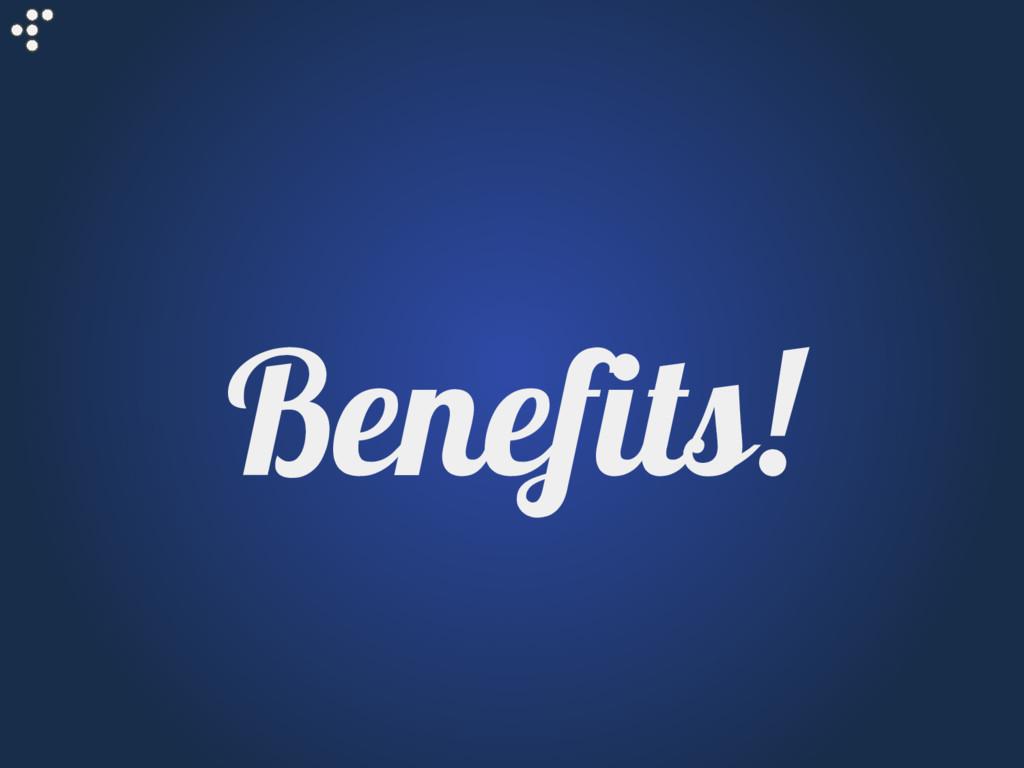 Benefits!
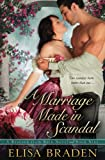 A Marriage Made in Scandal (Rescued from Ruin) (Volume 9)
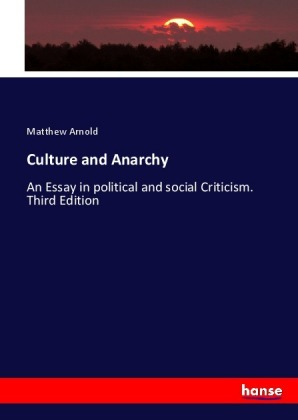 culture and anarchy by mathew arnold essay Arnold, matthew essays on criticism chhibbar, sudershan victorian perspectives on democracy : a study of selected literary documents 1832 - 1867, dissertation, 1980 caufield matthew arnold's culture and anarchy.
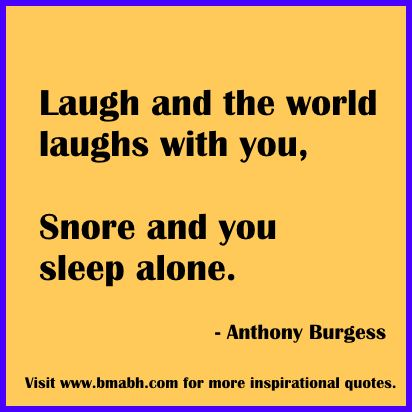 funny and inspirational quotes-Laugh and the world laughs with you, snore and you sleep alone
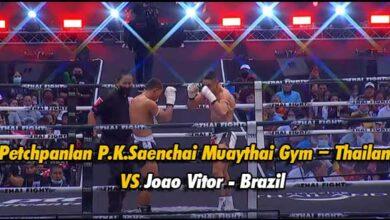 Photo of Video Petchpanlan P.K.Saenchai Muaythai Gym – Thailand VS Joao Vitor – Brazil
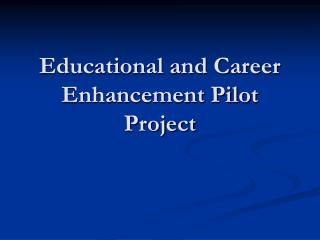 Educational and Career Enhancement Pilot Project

--

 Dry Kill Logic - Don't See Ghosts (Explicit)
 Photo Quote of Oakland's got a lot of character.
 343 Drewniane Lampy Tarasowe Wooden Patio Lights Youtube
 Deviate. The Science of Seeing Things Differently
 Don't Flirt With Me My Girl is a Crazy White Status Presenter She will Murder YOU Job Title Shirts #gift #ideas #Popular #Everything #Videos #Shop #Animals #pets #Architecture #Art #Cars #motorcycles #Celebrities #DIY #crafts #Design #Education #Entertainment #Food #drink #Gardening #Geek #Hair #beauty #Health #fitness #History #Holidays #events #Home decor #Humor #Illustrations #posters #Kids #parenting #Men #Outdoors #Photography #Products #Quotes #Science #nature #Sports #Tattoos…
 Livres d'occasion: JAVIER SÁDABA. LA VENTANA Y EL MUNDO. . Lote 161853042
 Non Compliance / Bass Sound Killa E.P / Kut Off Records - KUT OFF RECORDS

WHAT TO DO:
Everything starting at the line containing "Dry Kill Logic - Don't See Ghosts (Explicit)" and ending at the line containing "Non Compliance /" in the records above should be repeated exactly, and only that.

WRITTEN RESPONSE:
 Dry Kill Logic - Don't See Ghosts (Explicit)
 Photo Quote of Oakland's got a lot of character.
 343 Drewniane Lampy Tarasowe Wooden Patio Lights Youtube
 Deviate. The Science of Seeing Things Differently
 Don't Flirt With Me My Girl is a Crazy White Status Presenter She will Murder YOU Job Title Shirts #gift #ideas #Popular #Everything #Videos #Shop #Animals #pets #Architecture #Art #Cars #motorcycles #Celebrities #DIY #crafts #Design #Education #Entertainment #Food #drink #Gardening #Geek #Hair #beauty #Health #fitness #History #Holidays #events #Home decor #Humor #Illustrations #posters #Kids #parenting #Men #Outdoors #Photography #Products #Quotes #Science #nature #Sports #Tattoos…
 Livres d'occasion: JAVIER SÁDABA. LA VENTANA Y EL MUNDO. . Lote 161853042
 Non Compliance / Bass Sound Killa E.P / Kut Off Records - KUT OFF RECORDS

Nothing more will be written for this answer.